[To be done]:
A – Which record label is releasing bitknot, according to the review?
B – Reproduce the review word for word, everything from "bitknot is a" down to "zeros and ones.".

[Text provided]:
======

Category: Ruby Kolik

  • The Asheley Catacombs and feeble little horse’s Newest Album

    The Asheley Catacombs and feeble little horse’s Newest Album

    Words by Ruby Kolik

    Bitknot (via BandCamp)

    We are descending into pixels on the internet, just in time for feeble little horse’s return with a surprise new full-length studio album, bitknot, with Saddle Creek Records.

    After a lengthy wait between the release of their 2023 album Girl with Fish and now, feeble little horse is back for more–and this time they’re not so feeble. In three years, the band has released their single “This is Real” and gone on a national tour for Girl with Fish. With this new release marking their third full album, the Pittsburgh-born band is more confident than ever to expand their horizons beyond the bounds of the US, and they have just announced that they will tour both in the US and internationally behind the album, starting July 11th through the end of the year.

    bitknot is a true showcase of the band’s alternative, electronic aesthetic. Written, arranged, produced, and recorded by Sebastian Kinsler, Lydia Slocum, and Jake Kelley across their respective homes in Pittsburgh, the album focuses its attention on themes of identity, overconsumption, and returns to a retro version of what our computers once were, grounding itself in the zeros and ones.

======

[Spatial question entries]:

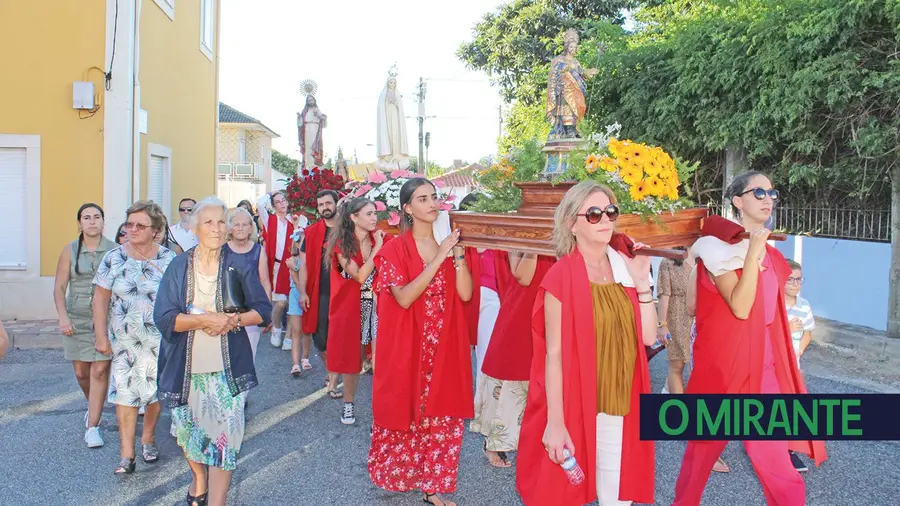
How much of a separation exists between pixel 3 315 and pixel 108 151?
9.20 feet

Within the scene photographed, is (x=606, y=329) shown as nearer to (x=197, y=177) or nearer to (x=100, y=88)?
(x=100, y=88)

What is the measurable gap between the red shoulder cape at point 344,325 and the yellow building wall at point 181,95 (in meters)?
6.66

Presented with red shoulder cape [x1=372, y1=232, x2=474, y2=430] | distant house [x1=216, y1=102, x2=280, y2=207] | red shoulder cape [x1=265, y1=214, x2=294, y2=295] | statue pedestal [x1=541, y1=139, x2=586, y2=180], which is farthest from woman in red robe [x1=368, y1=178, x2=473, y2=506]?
distant house [x1=216, y1=102, x2=280, y2=207]

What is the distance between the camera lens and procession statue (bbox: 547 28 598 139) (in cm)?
550

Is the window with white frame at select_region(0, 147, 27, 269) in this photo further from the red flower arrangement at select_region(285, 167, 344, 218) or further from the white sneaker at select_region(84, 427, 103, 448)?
the white sneaker at select_region(84, 427, 103, 448)

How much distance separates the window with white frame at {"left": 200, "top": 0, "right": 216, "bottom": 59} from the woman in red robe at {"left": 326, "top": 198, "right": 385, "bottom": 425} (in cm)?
1205

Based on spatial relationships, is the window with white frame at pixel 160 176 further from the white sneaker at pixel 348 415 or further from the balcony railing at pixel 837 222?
the balcony railing at pixel 837 222

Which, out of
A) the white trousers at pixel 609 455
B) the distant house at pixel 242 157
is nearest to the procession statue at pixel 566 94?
the white trousers at pixel 609 455

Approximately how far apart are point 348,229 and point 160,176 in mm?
8523

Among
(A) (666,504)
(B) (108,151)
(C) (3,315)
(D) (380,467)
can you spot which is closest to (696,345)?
(A) (666,504)

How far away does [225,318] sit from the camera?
4.07 metres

======

[Solutions to the exercise]:
A – Saddle Creek Records.

B –
bitknot is a true showcase of the band’s alternative, electronic aesthetic. Written, arranged, produced, and recorded by Sebastian Kinsler, Lydia Slocum, and Jake Kelley across their respective homes in Pittsburgh, the album focuses its attention on themes of identity, overconsumption, and returns to a retro version of what our computers once were, grounding itself in the zeros and ones.